— DOCUMENT EXTRACT —
......

I guess the main thing is how long it stays in. :whistling


----------



## sunkist (Apr 27, 2012)

pull the batt leave the fuel cell.


----------



## bretth0214 (Sep 20, 2009)

I only ever pull the battery.


----------



## duburban (Apr 10, 2008)

I'm thinking of getting my first paslode framer. what else should i know about these things for the long run?


----------



## [email protected] (Aug 9, 2011)

Keep it clean and oiled and you will love it.


----------



## Rich D. (Oct 14, 2011)

I pull battery if will not.be using it within the next hour. Fuel always stays in. Never had a issue.

Clean every once in awhile (depending on use) with paslode spray cleaner and oil the rings and she will be good to you.


----------



## mnjconstruction (Oct 5, 2008)

actionman said:


> I guess the main thing is how long it stays in. :whistling



Hehe, I get it! :laughing::laughing::laughing:


----------



## Rich D. (Oct 14, 2011)

actionman said:


> I guess the main thing is how long it stays in. :whistling


That's what she said !


----------



## TIGHTER MITER (Jul 9, 2011)

I am amazed that Paslode has not changed the design of the gun so that the battery will not be drawn on when not in use- The little green battery indicator light is constantly on when the battery is in the tool-I always try to remember to remove the battery when we are done with the guns, but sometimes we forget and then, dead battery!
The entire idea of having an battery indicator light that then kills the battery is so dumb! 

Hey Paslode... (I am sure that they secretly read all posts on all contractor forums) ...How about when the trigger is pulled the light goes on for 5 seconds and then goes off?

......

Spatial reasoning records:

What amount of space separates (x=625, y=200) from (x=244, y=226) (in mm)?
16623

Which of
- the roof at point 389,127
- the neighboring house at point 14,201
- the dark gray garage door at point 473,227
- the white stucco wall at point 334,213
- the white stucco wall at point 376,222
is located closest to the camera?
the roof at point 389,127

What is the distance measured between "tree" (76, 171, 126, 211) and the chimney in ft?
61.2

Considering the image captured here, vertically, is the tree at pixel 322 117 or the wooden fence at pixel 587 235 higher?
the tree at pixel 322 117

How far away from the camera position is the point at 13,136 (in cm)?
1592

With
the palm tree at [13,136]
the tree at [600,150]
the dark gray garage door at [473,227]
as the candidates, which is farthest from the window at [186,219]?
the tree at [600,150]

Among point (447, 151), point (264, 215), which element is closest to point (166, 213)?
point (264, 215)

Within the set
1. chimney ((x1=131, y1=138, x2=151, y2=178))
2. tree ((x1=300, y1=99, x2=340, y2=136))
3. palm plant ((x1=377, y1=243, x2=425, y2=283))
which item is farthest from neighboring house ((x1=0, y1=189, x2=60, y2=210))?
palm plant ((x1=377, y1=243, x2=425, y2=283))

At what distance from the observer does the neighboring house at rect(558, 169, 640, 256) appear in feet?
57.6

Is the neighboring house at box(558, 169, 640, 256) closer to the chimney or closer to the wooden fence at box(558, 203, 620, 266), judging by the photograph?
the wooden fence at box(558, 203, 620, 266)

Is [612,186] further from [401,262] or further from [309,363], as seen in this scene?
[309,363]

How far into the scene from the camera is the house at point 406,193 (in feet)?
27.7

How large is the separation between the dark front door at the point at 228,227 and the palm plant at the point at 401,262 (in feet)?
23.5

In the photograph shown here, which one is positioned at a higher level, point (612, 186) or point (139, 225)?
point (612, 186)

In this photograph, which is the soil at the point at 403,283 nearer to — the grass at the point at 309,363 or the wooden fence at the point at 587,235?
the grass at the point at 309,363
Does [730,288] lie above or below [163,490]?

......

— EXERCISE BRIEF —
Retype the forum thread on Paslode nailers in full, without any changes. Work from the forum thread alone, not from the entries.

— TASK RESULT —
I guess the main thing is how long it stays in. :whistling


----------



## sunkist (Apr 27, 2012)

pull the batt leave the fuel cell.


----------



## bretth0214 (Sep 20, 2009)

I only ever pull the battery.


----------



## duburban (Apr 10, 2008)

I'm thinking of getting my first paslode framer. what else should i know about these things for the long run?


----------



## [email protected] (Aug 9, 2011)

Keep it clean and oiled and you will love it.


----------



## Rich D. (Oct 14, 2011)

I pull battery if will not.be using it within the next hour. Fuel always stays in. Never had a issue.

Clean every once in awhile (depending on use) with paslode spray cleaner and oil the rings and she will be good to you.


----------



## mnjconstruction (Oct 5, 2008)

actionman said:


> I guess the main thing is how long it stays in. :whistling



Hehe, I get it! :laughing::laughing::laughing:


----------



## Rich D. (Oct 14, 2011)

actionman said:


> I guess the main thing is how long it stays in. :whistling


That's what she said !


----------



## TIGHTER MITER (Jul 9, 2011)

I am amazed that Paslode has not changed the design of the gun so that the battery will not be drawn on when not in use- The little green battery indicator light is constantly on when the battery is in the tool-I always try to remember to remove the battery when we are done with the guns, but sometimes we forget and then, dead battery!
The entire idea of having an battery indicator light that then kills the battery is so dumb! 

Hey Paslode... (I am sure that they secretly read all posts on all contractor forums) ...How about when the trigger is pulled the light goes on for 5 seconds and then goes off?